**Problem to work on**
Every record below needs to be set down exactly. Pictures do not belong in the copy.

-- Extracted data follows --

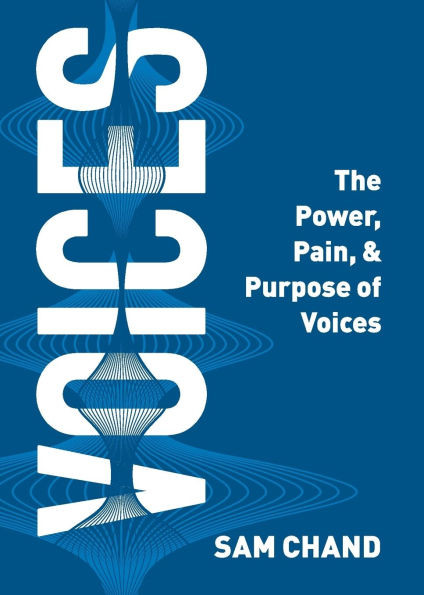 Voices : The Power, Pain, & Purpose of Voices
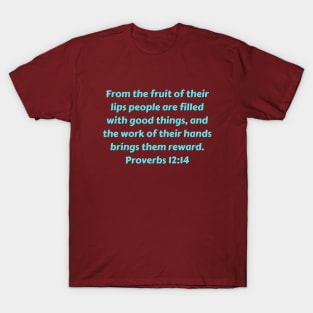 Bible Verse Proverbs 12:14 T-Shirt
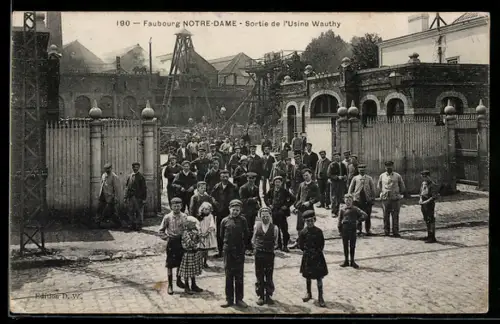 AK Faubourg Notre-Dame, Sortie de l`Usine Wauthy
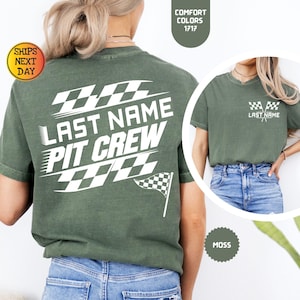 May include: Green t-shirt with a white checkered flag design and the text "LAST NAME PIT CREW".
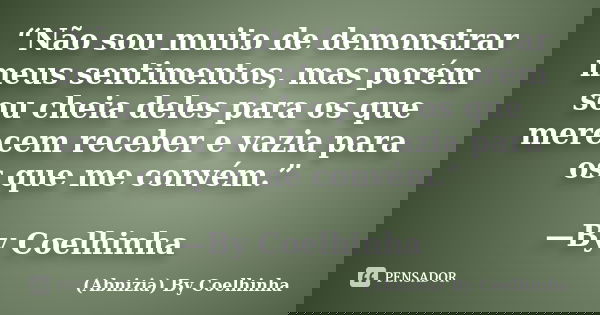 “Não sou muito de demonstrar meus sentimentos, mas porém sou cheia deles para os que merecem receber e vazia para os que me convém.” —By Coelhinha... Frase de (Abnizia) By Coelhinha.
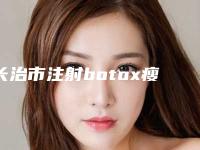 长治市注射botox瘦脸热门项目价格表公布(10月-4月注射botox瘦脸均价为:6766元)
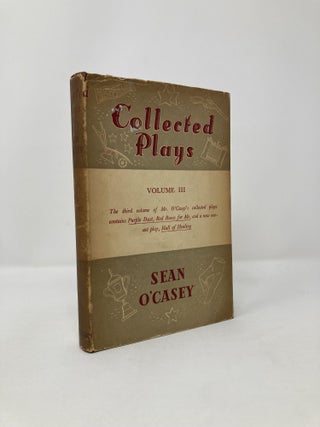 Item #115015 Collected Plays. Volume Three: Purple Dust; Red Roses for Me; Hall of Healing. Sean...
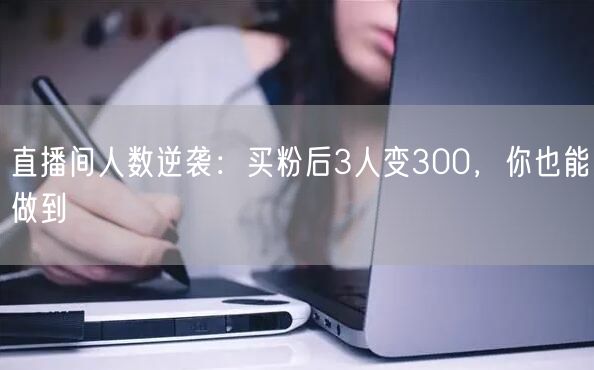 直播间人数逆袭：买粉后3人变300，你也能做到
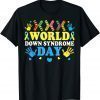 Cool Socks World Down Syndrome Awareness Supporters T-Shirt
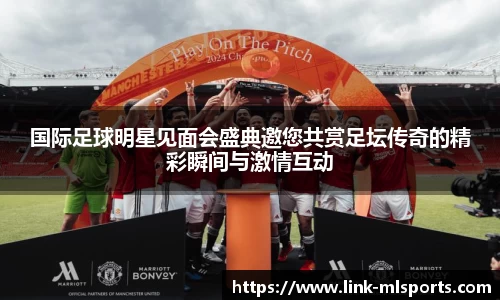 国际足球明星见面会盛典邀您共赏足坛传奇的精彩瞬间与激情互动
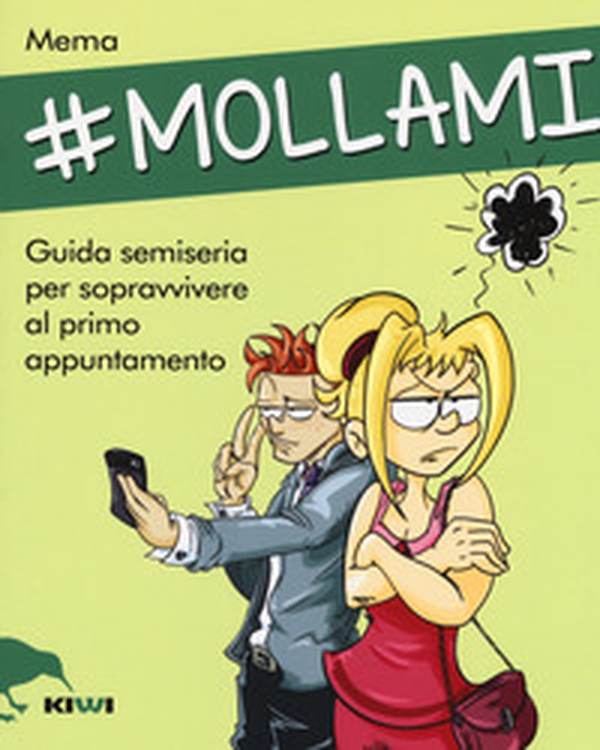 #Mollami. Guida semiseria per sopravvivere al primo appuntamento - Librerie.coop #Mollami. Guida semiseria per sopravvivere al primo appuntamento - Librerie.coop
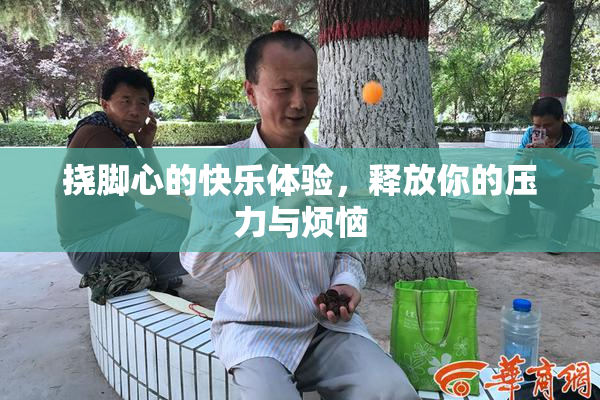 挠脚心的快乐体验，释放你的压力与烦恼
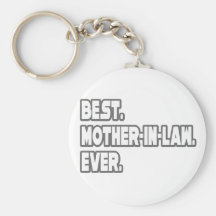 Best Mother-In-Law Ever Keychain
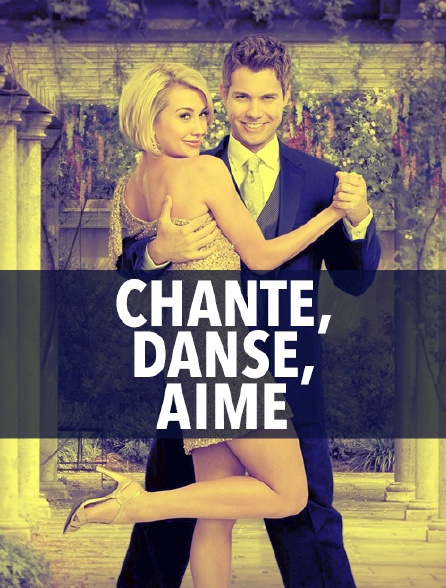 Chante, danse, aime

-- Extracted data concluded --

**Completed task**
 Voices : The Power, Pain, & Purpose of Voices
 Bible Verse Proverbs 12:14 T-Shirt
 AK Faubourg Notre-Dame, Sortie de l`Usine Wauthy
 May include: Green t-shirt with a white checkered flag design and the text "LAST NAME PIT CREW".
 “Não sou muito de demonstrar meus sentimentos, mas porém sou cheia deles para os que merecem receber e vazia para os que me convém.” —By Coelhinha... Frase de (Abnizia) By Coelhinha.
 长治市注射botox瘦脸热门项目价格表公布(10月-4月注射botox瘦脸均价为:6766元)
 Item #115015 Collected Plays. Volume Three: Purple Dust; Red Roses for Me; Hall of Healing. Sean...
 直播间人数逆袭：买粉后3人变300，你也能做到
 Cool Socks World Down Syndrome Awareness Supporters T-Shirt
 国际足球明星见面会盛典邀您共赏足坛传奇的精彩瞬间与激情互动
 #Mollami. Guida semiseria per sopravvivere al primo appuntamento - Librerie.coop #Mollami. Guida semiseria per sopravvivere al primo appuntamento - Librerie.coop
 挠脚心的快乐体验，释放你的压力与烦恼
 Best Mother-In-Law Ever Keychain
 Chante, danse, aime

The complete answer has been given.